In the first phase, from April 28 to September 9, it was seen that broader indices outperform the Sensex because of large participation by retail investors in the mid- and small-cap stocks.

THE key indices are showing signs of vertigo. Though the BSE Sensex and the S&P CNX Nifty finished last week in the green, the broader indices showed much more resilience in scaling newer heights.

Going by the favourable advance-decline ratio and emerging preference of retain interest for mid-cap stocks, this week the broader indices are likely to outperform the benchmark indices. As FIIs applied brakes on their flows, the market turned cautious about the Sensex and Nifty baskets.

The FIIs were net buyers last week, but the last two sessions saw their net investment figure droop. From the highest net investment figure of Rs 598 crore on last Wednesday, their net figure slipped to Rs 134 crore on Friday.
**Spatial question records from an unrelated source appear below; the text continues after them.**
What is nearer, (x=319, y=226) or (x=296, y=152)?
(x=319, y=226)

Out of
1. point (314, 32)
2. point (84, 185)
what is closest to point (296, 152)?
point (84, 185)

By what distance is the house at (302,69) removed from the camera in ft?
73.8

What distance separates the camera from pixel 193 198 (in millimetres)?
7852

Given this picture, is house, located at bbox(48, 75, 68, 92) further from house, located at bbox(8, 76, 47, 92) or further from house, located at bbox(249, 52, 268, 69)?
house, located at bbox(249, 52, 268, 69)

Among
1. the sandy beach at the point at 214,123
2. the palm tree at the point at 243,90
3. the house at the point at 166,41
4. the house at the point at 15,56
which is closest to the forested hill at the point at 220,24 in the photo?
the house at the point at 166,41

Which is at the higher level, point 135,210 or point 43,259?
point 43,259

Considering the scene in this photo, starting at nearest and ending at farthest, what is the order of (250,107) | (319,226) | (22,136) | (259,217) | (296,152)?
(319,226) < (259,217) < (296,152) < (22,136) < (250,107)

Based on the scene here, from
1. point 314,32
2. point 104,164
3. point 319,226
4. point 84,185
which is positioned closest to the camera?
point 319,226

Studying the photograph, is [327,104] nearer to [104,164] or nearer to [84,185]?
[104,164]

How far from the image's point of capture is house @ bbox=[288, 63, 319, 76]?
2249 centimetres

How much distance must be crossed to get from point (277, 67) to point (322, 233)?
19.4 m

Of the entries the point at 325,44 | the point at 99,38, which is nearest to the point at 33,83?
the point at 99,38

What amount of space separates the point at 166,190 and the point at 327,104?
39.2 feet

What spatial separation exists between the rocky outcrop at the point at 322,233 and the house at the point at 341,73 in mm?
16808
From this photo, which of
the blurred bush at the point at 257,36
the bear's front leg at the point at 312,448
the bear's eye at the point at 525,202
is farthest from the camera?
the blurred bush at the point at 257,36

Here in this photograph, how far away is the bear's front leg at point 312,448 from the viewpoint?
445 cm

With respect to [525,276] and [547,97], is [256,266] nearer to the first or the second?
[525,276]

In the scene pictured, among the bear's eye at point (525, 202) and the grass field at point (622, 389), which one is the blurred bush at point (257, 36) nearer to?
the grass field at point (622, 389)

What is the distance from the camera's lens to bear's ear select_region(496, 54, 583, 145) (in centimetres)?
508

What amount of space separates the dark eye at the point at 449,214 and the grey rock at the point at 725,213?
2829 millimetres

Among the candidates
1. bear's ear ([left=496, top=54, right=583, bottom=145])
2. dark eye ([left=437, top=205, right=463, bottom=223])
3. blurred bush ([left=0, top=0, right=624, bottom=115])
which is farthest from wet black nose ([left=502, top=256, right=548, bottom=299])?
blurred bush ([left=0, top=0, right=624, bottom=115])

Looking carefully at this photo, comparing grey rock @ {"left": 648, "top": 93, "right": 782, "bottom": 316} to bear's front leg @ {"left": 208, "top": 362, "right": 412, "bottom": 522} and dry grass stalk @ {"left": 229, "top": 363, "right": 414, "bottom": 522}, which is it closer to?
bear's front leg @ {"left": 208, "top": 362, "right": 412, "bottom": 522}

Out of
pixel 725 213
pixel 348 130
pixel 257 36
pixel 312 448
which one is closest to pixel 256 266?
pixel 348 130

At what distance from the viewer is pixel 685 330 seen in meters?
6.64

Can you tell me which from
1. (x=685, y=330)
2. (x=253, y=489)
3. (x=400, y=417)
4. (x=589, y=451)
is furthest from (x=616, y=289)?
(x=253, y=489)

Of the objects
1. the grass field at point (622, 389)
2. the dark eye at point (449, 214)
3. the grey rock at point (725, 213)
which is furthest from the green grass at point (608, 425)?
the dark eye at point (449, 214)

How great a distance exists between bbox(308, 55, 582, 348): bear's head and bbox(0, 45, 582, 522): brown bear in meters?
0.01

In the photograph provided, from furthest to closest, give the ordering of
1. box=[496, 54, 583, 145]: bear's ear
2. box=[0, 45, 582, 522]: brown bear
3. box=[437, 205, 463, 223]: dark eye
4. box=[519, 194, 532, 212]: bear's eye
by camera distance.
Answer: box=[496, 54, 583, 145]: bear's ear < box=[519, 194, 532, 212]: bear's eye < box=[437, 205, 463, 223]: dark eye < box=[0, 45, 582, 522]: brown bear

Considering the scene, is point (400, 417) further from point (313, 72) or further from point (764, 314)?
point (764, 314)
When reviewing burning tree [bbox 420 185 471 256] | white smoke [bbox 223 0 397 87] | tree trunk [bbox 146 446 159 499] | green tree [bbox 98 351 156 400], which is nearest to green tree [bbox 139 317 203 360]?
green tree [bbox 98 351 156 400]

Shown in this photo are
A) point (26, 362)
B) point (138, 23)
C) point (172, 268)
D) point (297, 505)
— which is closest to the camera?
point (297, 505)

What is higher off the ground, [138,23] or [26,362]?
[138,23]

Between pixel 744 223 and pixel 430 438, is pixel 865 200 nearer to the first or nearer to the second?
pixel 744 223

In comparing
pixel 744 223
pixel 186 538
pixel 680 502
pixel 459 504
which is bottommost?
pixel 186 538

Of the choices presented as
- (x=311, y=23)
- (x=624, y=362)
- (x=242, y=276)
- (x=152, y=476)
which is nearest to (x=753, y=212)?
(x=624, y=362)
In the derivatives segment too - both in index futures and stock futures — FIIs sold more than they bought. The mutual funds finished net negative, indicating continuation of their profit taking spree.

Incidentally, five stocks - ONGC, Bharti Tele, HDFC Bank, Tata Power and Wipro - would make entries into the Sensex basket this week replacing Nestle, Glaxo, HCL Tech, Colgate and Castrol.

This change in complexion may smother a possible downward correction in the Sensex. Some quarters suggest that the Sensex may shed 5 to 6 per cent in the next few weeks.

In the derivatives segment, the volume based put-call ratio (at 0.29) still signalled bullish disposition of the market at the close of the week.

It is interesting to note that the seven-month-old rally has witnessed three distinct phases of playing with different baskets of stocks by the investing community. In the first phase, from April 28 to September 9, it was seen that broader indices outperform the Sensex because large participation by retail investors in the mid- and small-cap stocks.

From September 10 to 19, saw a phase of correction when the Sensex along with other indices slumped. In the second leg of the bull run resumed again from September 19. In this phase, the Sensex gradually overtook the other indices as FIIs moved in a big way for the heavyweights. A third leg seems to have begun from November 4, which indicate a role reversal among the indices, as small investors, who went over to sidelines in the second phase, are showing indications of a return.

In the first phase, the Sensex moved up by around 54 per cent, while the BSE-500 progressed by around 69 cent. In the second phase, the Sensex notched up a gain of about 25 per cent compared with around 24 per cent of the BSE-500.

But in the current phase, the Sensex declined by 3.18 per cent, when the broader index slid by just 0.29 per cent.